Pedagogia di genere e formazione
Il percorso di formazione alla pedagogia di genere è particolarmente utile agli e alle insegnanti, sia per colmare le lacune di una disciplina che non è presente nella maggior parte delle facoltà universitarie italiane (anche di pedagogia e scienze della formazione primaria), sia per attuare buone pratiche di educazione di genere all’interno dell’istituzione scolastica, come suggerito dal comma della legge 107 del 2015, che recita: “il piano triennale dell’offerta formativa deve promuovere l’educazione alla parità tra i sessi, la prevenzione della violenza di genere e di tutte le discriminazioni […]”
La pedagogia di genere è una disciplina da più di 40 anni: esistono studi sul conservatorismo nei libri di testo, sull’interiorizzazione degli stereotipi di genere, in ambito linguistico nel 1986 è stato pubblicato, per volere del consiglio die Ministri di allora, il volume “Raccomandazioni per un uso non sessista della lingua italiana”, ci sono studi sul canone letterario che tende a tramandare modelli storici legati alla cultura ufficiale (scritta dagli uomini) tralasciando il punto di vista femminile. Spesso si legge Victor Hugo, ma non Simone de Beauvoir, si commenta l’Emile di Rousseau tacendo il ruolo assegnato a Sophie. Esistono, oggi, strumenti didattici volti a colmare questo vuoto, ma bisogna ancora costruire una coscienza della loro necessità.
Oggi, la costruzione delle identità è più complessa e più ricca rispetto al passato, eppure, in troppi punti è ancora influenzata dalle antiche modalità di costruzione dei generi, che vengono trasmesse per inerzia dalle agenzie di socializzazione, che continuano a tacere su modelli portanti della società umana. Il termine patriarcato, ad esempio, non compare in nessuno dei testi più diffusi per le scuole. Ciò che non viene nominato dunque, non permette di costruire immagini nella nostra mente. Diviene così inesistente.
Parlare di genere a scuola non equivale a proporre contenuti, ma offrire uno sguardo diverso sul mondo (Priulla, 2020).
La dimensione del genere coinvolge il piano del “saper essere”, ovvero la sfera individuale, la conoscenza di sé, i condizionamenti culturali. Il primo passo sarà il “partire da sé”, usare l’esperienza come fonte di conoscenza: far emergere rappresentazioni di storie sociali condivise e le aspettative sociali legate all’appartenenza ad un sesso piuttosto che ad un altro vissute da ciascuno. L’analisi dei fenomeni storici legati al genere aiuterà la riflessione.
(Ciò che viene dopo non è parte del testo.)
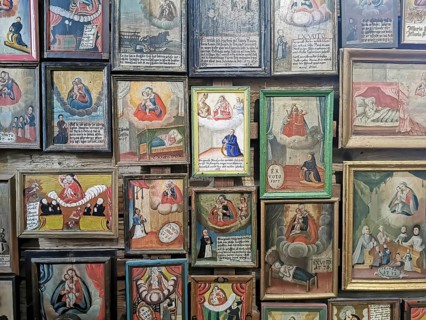 Votive pictures, votive tablets on the walls of the chapel of grace inside the church, pilgrimage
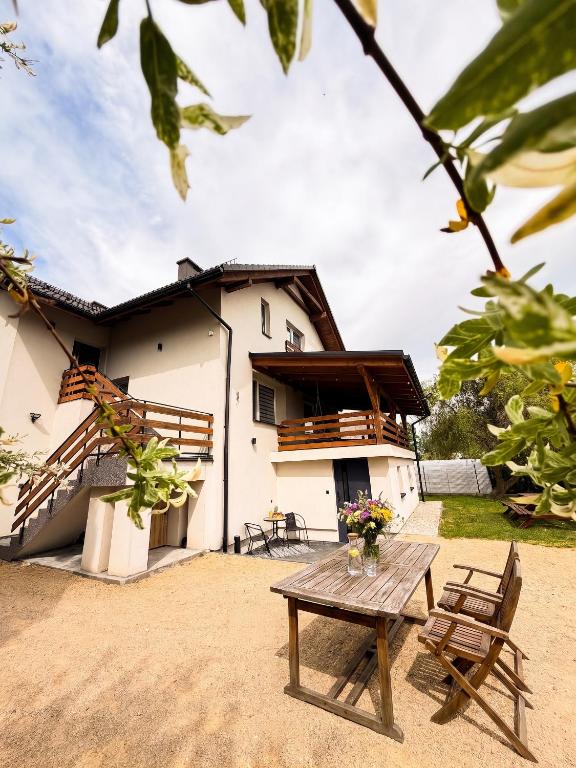 a house with a table and two chairs in front of it at Apartamenty Pawełek in Zator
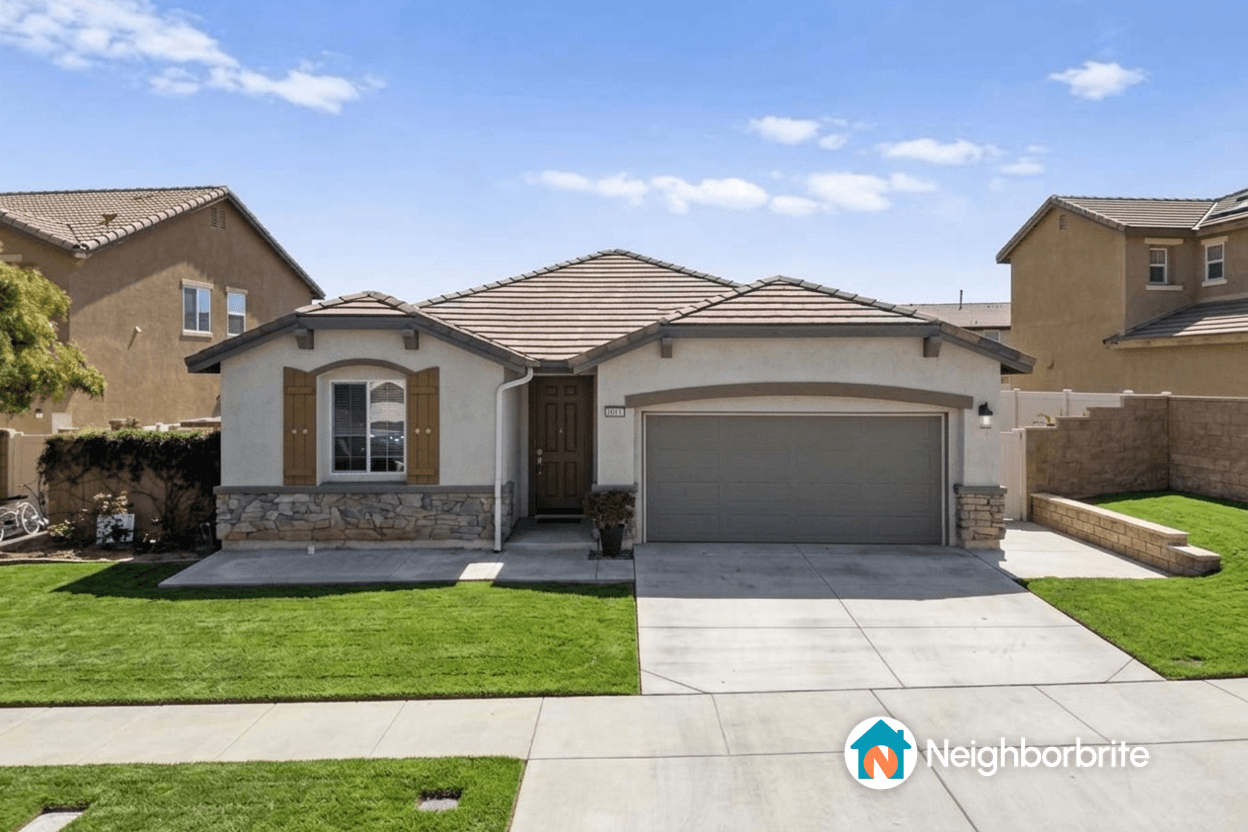 A well-maintained home with a green lawn and stone accents.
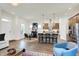 Open kitchen featuring an island with granite countertops, stainless steel appliances, and hardwood floors at 776 Templeton Dr, Carmel, IN 46032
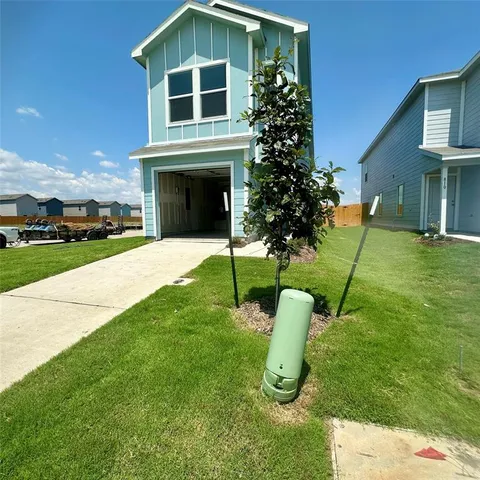 a house with garden in front of it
Per questo motivo esperienze di formazione alla pedagogia di genere non sono utili solo agli e alle insegnanti, ma anche a educatori ed educatrici, psicologhe e psicologi, persone che, a vario titolo, e non necessariamente per esigenze professionali, si occupano della promozione e della cura.
Verranno prese in considerazione ricerche e studi recenti come sulle differenze di genere nell’editoria scolastica, la riflessione critica sull’evoluzione della lingua, l’esperienza dell’associazione Scosse[1] , libri per bambini/e case editrici, esperienze di toponomastica femminile e alcuni documenti che testimoniano e descrivono progetti di educazione di genere intrapresi in diverse scuole -lombarde e non- negli ultimi dieci anni.
Non ultime in ordine di importanza verranno prese in considerazione le buone pratiche di educazione al genere.
Il numero di incontri varia fino ad un massimo di quattro, da concordare con gli interessati e le interessate.